Between them: a century of time, two continents, two entirely different cultures. And one result: when the circle of compassion expands to include a creature to whom you owe nothing, you prove that your awareness of life has moved beyond the boundaries of your own self-interest.
As for balance — it is not the midpoint between compassion and cruelty. It is an awareness of necessity and a willingness to bear the weight of it when life demands it. To take a life when life requires it, but with full knowledge of what you are doing and the gravity of what it costs.
This is what the culture of unconscious violence does not teach — the one that kills because killing is pleasurable, or because the weak are standing there and nothing is stopping you.
And this is what a drowning cat in an old Syrian river taught, in its own quiet way.
Glossary
Hayawan (حيوان): Commonly translated as animal, but etymologically an intensive form of hayah (life) — meaning boundless, unending life. Used in the Quran to describe the eternal nature of the afterlife.
Hayah (حياة): Life.

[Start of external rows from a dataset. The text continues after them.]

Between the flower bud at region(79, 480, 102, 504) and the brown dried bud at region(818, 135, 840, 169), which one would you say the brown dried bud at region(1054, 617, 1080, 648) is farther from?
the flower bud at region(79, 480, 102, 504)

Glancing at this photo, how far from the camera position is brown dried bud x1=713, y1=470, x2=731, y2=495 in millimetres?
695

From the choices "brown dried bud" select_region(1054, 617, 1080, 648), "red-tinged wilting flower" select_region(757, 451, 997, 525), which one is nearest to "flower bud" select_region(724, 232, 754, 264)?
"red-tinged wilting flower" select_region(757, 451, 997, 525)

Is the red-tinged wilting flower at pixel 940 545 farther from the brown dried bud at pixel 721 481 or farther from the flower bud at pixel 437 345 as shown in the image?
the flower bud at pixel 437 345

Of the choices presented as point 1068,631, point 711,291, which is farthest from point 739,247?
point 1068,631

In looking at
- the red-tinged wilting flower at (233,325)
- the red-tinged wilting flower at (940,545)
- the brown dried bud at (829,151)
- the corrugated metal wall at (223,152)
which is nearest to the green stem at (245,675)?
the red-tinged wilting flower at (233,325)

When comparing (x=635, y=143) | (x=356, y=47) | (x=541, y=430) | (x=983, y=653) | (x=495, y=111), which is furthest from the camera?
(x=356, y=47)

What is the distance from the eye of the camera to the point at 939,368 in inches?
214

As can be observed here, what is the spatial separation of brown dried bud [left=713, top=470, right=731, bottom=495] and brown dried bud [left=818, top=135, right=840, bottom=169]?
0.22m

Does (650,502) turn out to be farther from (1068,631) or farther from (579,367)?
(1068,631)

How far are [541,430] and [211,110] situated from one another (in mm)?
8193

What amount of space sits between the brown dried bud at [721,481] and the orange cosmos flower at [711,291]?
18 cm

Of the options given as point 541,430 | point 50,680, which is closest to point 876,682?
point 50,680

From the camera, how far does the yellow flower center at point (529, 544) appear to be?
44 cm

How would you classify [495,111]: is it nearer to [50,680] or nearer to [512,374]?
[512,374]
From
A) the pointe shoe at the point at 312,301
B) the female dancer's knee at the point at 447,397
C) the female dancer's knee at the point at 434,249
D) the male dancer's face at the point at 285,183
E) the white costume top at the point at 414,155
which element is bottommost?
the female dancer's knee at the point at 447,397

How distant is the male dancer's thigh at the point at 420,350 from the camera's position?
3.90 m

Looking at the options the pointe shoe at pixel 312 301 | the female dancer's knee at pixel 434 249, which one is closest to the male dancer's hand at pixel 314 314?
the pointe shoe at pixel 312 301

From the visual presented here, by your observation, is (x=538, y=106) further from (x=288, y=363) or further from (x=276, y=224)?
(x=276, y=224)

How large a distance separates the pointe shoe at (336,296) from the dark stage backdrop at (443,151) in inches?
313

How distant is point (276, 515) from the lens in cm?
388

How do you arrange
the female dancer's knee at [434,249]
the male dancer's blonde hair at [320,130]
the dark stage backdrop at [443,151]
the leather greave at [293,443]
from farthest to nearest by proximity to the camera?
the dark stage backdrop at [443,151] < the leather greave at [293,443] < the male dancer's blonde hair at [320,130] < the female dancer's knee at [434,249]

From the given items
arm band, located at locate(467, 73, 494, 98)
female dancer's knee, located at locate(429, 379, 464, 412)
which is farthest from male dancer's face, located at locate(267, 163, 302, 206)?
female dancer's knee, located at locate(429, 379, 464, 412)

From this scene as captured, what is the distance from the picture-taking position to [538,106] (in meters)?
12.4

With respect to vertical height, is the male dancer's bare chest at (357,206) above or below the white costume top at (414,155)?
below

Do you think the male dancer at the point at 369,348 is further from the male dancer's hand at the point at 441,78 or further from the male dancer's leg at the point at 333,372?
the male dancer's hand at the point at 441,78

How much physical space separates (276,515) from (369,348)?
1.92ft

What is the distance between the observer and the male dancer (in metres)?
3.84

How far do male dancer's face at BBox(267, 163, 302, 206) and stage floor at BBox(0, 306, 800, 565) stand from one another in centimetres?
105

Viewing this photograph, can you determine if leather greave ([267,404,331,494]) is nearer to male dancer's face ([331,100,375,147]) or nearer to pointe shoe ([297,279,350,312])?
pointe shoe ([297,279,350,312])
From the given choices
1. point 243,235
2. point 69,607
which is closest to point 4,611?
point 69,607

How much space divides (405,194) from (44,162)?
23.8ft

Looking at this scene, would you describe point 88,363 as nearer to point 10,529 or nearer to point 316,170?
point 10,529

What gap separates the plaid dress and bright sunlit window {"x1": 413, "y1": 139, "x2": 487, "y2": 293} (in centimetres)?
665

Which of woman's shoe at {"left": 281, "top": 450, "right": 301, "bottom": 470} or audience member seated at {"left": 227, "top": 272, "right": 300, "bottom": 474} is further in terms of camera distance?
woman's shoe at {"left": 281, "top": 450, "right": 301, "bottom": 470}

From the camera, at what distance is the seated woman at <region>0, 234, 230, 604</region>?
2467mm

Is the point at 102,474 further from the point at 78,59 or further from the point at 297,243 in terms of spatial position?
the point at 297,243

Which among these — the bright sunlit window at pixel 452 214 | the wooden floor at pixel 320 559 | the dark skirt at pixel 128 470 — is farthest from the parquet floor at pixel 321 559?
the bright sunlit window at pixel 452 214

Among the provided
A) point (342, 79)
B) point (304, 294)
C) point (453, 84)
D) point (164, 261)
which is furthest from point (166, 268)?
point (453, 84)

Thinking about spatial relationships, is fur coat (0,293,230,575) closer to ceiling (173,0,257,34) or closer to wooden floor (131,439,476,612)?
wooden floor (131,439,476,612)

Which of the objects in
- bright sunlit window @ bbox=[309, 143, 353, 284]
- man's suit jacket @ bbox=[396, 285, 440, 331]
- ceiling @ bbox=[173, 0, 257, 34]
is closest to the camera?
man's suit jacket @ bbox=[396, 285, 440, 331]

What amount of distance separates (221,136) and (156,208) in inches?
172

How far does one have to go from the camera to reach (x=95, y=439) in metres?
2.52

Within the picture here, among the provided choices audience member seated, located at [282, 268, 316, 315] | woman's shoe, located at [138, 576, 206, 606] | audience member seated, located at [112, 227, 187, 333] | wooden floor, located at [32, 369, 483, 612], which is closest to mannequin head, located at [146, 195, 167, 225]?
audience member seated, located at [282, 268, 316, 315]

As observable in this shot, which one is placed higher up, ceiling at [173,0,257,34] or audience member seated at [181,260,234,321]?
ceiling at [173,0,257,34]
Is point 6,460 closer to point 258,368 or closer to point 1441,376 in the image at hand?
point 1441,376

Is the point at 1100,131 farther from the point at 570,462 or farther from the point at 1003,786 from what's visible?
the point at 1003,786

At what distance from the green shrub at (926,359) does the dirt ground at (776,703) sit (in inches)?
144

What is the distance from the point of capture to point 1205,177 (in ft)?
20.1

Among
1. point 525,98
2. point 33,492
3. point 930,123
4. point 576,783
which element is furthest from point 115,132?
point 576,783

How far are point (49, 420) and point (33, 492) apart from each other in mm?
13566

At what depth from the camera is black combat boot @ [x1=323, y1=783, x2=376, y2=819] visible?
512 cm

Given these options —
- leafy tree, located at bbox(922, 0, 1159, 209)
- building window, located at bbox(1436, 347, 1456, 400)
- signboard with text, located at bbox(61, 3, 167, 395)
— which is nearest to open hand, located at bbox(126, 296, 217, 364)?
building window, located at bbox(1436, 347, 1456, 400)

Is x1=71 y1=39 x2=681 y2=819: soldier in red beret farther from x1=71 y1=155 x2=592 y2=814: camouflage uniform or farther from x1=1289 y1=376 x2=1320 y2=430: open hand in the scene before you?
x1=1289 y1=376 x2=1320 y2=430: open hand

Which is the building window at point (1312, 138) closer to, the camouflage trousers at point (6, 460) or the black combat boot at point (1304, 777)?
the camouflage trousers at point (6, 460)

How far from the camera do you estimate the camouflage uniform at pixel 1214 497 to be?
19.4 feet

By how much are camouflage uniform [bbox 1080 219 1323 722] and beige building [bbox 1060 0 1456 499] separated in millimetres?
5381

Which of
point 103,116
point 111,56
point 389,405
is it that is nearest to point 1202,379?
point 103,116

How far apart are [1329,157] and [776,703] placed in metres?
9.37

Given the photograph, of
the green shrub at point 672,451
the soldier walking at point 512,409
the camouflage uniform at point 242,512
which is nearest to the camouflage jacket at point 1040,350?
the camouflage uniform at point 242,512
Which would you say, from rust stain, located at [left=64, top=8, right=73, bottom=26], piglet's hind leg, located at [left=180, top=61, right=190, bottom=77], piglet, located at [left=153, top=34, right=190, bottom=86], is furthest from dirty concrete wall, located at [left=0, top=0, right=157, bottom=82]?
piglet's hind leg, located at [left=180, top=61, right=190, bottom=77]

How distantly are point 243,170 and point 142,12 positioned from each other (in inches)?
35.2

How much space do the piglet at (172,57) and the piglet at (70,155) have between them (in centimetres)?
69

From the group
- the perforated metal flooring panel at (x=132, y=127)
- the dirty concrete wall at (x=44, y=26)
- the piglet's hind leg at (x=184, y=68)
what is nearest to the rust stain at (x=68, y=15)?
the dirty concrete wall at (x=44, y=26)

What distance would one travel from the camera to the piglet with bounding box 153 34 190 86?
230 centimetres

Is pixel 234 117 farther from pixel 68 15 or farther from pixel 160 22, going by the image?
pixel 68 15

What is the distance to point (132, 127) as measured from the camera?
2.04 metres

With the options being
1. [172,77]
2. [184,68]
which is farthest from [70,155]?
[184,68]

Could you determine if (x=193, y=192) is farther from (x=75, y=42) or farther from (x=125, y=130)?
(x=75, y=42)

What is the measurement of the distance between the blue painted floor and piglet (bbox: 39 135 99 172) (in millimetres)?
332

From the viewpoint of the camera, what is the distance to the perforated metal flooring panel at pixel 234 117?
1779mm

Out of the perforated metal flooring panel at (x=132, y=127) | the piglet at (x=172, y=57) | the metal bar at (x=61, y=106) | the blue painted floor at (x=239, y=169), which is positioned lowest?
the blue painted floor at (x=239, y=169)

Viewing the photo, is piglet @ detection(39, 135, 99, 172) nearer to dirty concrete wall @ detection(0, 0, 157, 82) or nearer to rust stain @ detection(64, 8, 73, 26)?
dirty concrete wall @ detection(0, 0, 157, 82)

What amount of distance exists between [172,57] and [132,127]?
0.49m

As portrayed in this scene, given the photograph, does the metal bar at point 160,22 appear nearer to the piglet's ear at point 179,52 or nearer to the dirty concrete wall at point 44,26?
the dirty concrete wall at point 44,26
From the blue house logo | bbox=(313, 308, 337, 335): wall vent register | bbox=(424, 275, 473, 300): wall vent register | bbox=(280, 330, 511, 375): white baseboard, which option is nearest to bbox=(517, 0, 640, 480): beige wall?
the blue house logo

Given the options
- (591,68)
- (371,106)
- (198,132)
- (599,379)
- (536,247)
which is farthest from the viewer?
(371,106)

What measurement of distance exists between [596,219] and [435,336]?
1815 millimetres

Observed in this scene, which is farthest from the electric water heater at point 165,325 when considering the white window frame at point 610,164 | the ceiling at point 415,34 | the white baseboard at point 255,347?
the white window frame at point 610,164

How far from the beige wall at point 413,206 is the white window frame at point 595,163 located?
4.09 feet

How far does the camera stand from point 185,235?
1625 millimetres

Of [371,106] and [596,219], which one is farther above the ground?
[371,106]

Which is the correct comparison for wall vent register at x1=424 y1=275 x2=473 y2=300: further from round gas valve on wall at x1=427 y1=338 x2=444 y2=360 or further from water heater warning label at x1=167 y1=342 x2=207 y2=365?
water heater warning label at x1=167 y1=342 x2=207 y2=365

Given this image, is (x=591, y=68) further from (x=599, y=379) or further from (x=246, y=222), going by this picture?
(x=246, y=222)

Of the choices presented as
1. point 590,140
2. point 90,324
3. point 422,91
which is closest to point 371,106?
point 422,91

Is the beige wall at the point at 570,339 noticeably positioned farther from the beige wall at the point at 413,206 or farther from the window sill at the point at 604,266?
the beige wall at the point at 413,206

In classical Arabic, it has no plural — life is grammatically singular and bounded. The root from which hayawan, Hawwa, and hayya all derive.
Hawwa (حواء): Eve. The Arabic name shares its root with hayah (life) and hayya (serpent) — all three from the same etymological spring.
Hayya (حية): The serpent. Shares its root with life and Eve — a linguistic kinship the Arabic language preserves that most translations erase.
Zaki al-Arsuzi: Syrian philosopher from the Sanjak of Alexandretta, considered one of the most important Arab nationalist thinkers of the twentieth century.
(Zaki al-Arsuzi — المؤلفات الكاملة, Complete Works)
Joaquin Phoenix: American actor, Academy Award winner for Best Actor 2020. Known for his extensive activism in animal rights.
On Body and Soul: Hungarian film, 2017, directed by Ildikó Enyedi. Winner of the Golden Bear at the Berlin International Film Festival.
Zhanna Samsonova: Russian influencer who promoted an extreme raw fruitarian lifestyle. Died in 2023 at thirty-nine. Official medical cause unconfirmed. ( — 2023)
Plato — The Republic, Book III: On the education of guardians: the necessity of teaching music and poetry alongside combat to preserve their full humanity.